Exercise description » Each line of the listing must be transcribed exactly, except for the images, which should be excluded.

+ + +

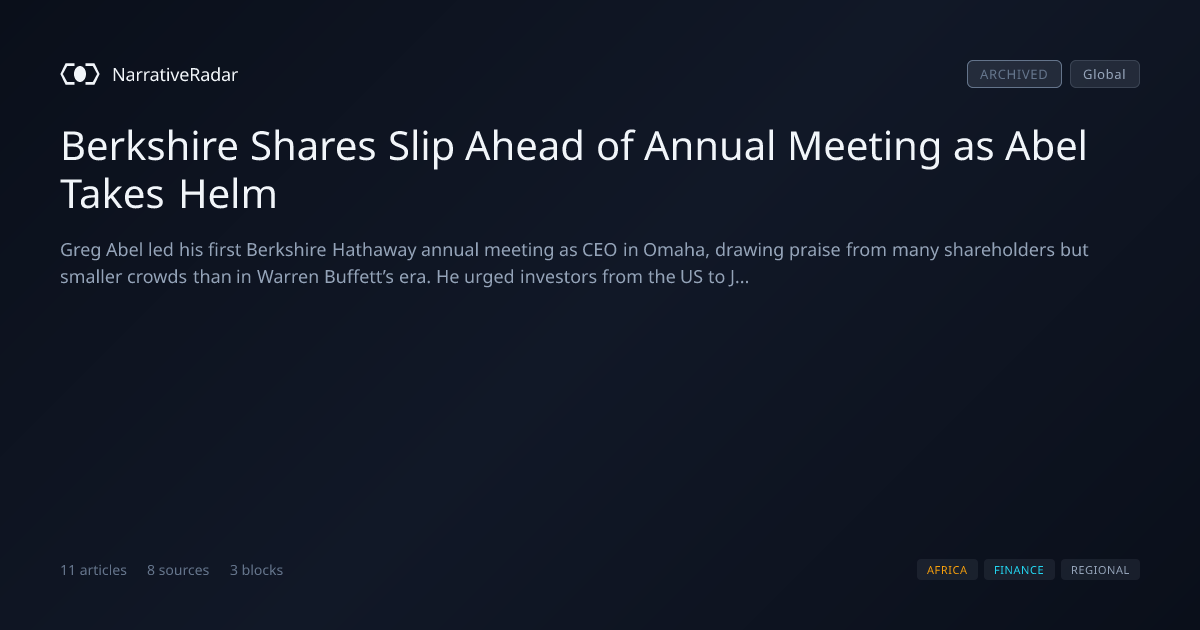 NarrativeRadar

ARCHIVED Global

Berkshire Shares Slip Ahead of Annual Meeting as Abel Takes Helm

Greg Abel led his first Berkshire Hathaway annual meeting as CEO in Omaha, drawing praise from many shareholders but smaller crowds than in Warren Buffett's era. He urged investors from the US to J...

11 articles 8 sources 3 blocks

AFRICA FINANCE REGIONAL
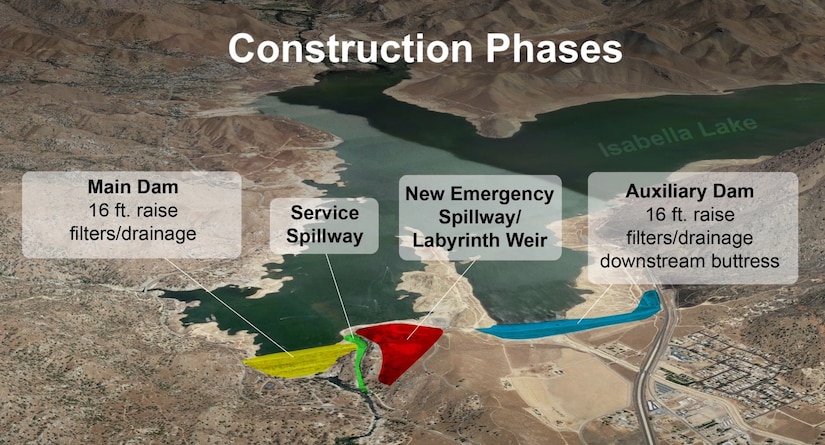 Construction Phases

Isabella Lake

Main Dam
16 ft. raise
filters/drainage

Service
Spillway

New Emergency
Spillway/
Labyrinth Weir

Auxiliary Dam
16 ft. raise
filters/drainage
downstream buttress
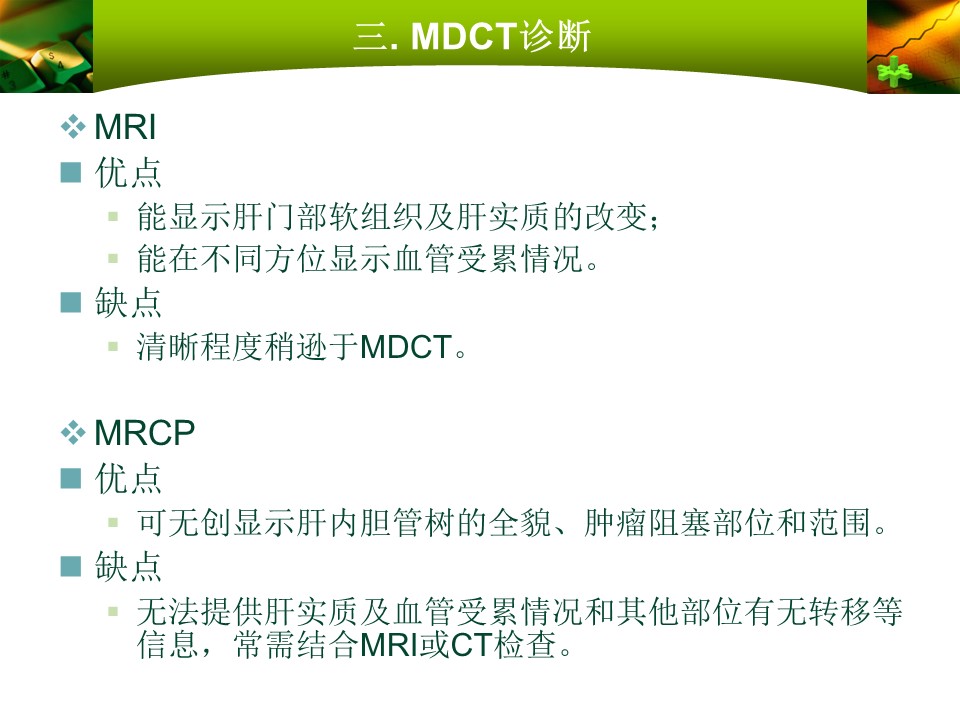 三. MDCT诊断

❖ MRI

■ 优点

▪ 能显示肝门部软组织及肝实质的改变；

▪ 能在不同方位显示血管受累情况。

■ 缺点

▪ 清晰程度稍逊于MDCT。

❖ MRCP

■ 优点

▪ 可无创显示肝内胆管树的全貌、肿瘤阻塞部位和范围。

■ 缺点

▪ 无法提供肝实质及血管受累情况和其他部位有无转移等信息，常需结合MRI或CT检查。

+ + +

The answer »
 NarrativeRadar

ARCHIVED Global

Berkshire Shares Slip Ahead of Annual Meeting as Abel Takes Helm

Greg Abel led his first Berkshire Hathaway annual meeting as CEO in Omaha, drawing praise from many shareholders but smaller crowds than in Warren Buffett's era. He urged investors from the US to J...

11 articles 8 sources 3 blocks

AFRICA FINANCE REGIONAL
 Construction Phases

Isabella Lake

Main Dam
16 ft. raise
filters/drainage

Service
Spillway

New Emergency
Spillway/
Labyrinth Weir

Auxiliary Dam
16 ft. raise
filters/drainage
downstream buttress
 三. MDCT诊断

❖ MRI

■ 优点

▪ 能显示肝门部软组织及肝实质的改变；

▪ 能在不同方位显示血管受累情况。

■ 缺点

▪ 清晰程度稍逊于MDCT。

❖ MRCP

■ 优点

▪ 可无创显示肝内胆管树的全貌、肿瘤阻塞部位和范围。

■ 缺点

▪ 无法提供肝实质及血管受累情况和其他部位有无转移等信息，常需结合MRI或CT检查。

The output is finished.